Rezension

Über die Einsamkeit

Alles okay - Nina LaCour

Alles okay
von Nina LaCour

Bewertet mit 3.5 Sternen

Alles okay

Marin ist tausende Kilometer geflohen, um ihr altes Leben hinter sich zu lassen. Keine lauen kalifornischen Sommer mehr, kein Meer, nichts, das sie an die ersten 18 Jahre ihres Lebens erinnern könnte. Doch selbst im weihnachtlichen Upstate New York ist sie vor ihrer Vergangenheit nicht sicher, als auf einmal ihre alte Freundin Mabel vor der Tür des Wohnheims steht – und mit ihr kommen all die Erinnerungen zurück, an die Marin niemals mehr denken wollte.

 

Meine Meinung

Alles okay ist zuerst augenscheinlich nur ein Buch für zwischendurch – mit seinen knapp 200 Seiten ist es das kürzeste Buch, das ich außer der Schullektüre in den letzten Jahren in den Händen hatte. Platziert im weihnachtlichen Staat New York passt es auch anscheinend nicht in den sommerlichen Lesestoff, den man sich am Strand zu lesen wünscht.

Aber keine der beiden Annahmen sind richtig, wenn man sich auf das Buch einlässt und in der richtigen Stimmung zu fassen bekommt – denn meiner Meinung nach, entfaltet sich das Potenzial erst in der Dunkelheit, wenn man sich auf Marin einlässt und wenn man versteht, dass sie genau das ausspricht, vor dem sich jeder von uns fürchtet.

Beginnen wir allerdings erst einmal mit dem Schreibstil. Über ihn gab es am Anfang nicht viel zu berichten, er war einfach und locker, sehr schön, aber nichts, was hervorstechen würde. Aber sobald auch die Geschichte an Fahrt aufnahm und ich mich deutlich besser in Marins Lage hineinversetzen konnte, wurde auch der Schreibstil einzigartig. Nina LaCour, die Autorin, versteht sich in einer Präzision darauf, die richtigen Wörter für die passenden Emotionen zu finden, die mich verblüffte und ein wenig neidisch machte. Manchmal war nur ein Satz, gar das richtige Wort nötig, um mich vom Hocker zu hauen – und sie hat genau diese Meisterschaft mit Bravour bestanden.

################

• [Deine Aufgabe] Schreib aus der Buchrezension oben das Stück von „Bewertet mit 3.5“ bis einschließlich „mehr denken wollte.“ wortgetreu ab.

################

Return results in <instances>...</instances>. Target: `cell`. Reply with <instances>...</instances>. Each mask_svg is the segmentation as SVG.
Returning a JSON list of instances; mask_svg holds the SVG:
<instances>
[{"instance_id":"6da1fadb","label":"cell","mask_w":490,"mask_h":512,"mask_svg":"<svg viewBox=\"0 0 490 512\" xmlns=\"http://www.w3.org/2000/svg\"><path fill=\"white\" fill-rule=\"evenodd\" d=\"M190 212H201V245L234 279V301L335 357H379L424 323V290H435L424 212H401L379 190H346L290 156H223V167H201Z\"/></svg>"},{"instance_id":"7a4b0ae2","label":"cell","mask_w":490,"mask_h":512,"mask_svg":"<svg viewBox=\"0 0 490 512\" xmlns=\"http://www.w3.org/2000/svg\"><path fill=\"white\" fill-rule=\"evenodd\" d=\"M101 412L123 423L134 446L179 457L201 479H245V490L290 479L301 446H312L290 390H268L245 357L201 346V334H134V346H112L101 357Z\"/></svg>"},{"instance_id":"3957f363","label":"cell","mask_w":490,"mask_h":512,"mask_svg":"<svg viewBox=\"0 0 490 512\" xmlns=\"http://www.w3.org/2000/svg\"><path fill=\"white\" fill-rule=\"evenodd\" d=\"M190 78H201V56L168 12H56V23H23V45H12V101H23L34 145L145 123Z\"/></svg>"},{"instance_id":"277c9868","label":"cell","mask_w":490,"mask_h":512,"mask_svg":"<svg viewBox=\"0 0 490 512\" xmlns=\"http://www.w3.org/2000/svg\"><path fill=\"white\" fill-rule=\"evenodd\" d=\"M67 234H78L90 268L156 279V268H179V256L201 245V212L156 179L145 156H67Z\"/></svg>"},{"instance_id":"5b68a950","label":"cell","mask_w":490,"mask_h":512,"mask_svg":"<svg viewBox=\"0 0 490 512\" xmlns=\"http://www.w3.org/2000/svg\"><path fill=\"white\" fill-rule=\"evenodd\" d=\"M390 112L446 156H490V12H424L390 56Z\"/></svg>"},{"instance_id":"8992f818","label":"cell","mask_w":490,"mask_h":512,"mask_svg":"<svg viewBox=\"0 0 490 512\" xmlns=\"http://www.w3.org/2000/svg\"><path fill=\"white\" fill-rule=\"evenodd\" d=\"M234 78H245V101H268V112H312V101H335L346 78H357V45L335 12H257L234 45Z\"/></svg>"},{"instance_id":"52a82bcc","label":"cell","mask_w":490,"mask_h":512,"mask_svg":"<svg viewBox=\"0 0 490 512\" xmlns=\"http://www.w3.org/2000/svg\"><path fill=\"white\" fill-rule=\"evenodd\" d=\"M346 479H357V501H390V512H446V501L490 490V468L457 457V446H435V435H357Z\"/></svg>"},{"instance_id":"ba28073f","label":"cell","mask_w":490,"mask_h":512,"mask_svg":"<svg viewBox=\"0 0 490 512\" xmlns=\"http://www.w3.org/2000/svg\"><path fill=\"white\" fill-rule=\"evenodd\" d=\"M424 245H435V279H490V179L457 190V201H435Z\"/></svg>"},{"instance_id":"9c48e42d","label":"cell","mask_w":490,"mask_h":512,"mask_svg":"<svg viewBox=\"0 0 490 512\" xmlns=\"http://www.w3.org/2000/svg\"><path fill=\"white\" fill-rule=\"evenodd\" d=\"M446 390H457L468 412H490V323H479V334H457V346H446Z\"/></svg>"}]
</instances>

################

• [Erledigte Aufgabe]
Bewertet mit 3.5 Sternen

Alles okay

Marin ist tausende Kilometer geflohen, um ihr altes Leben hinter sich zu lassen. Keine lauen kalifornischen Sommer mehr, kein Meer, nichts, das sie an die ersten 18 Jahre ihres Lebens erinnern könnte. Doch selbst im weihnachtlichen Upstate New York ist sie vor ihrer Vergangenheit nicht sicher, als auf einmal ihre alte Freundin Mabel vor der Tür des Wohnheims steht – und mit ihr kommen all die Erinnerungen zurück, an die Marin niemals mehr denken wollte.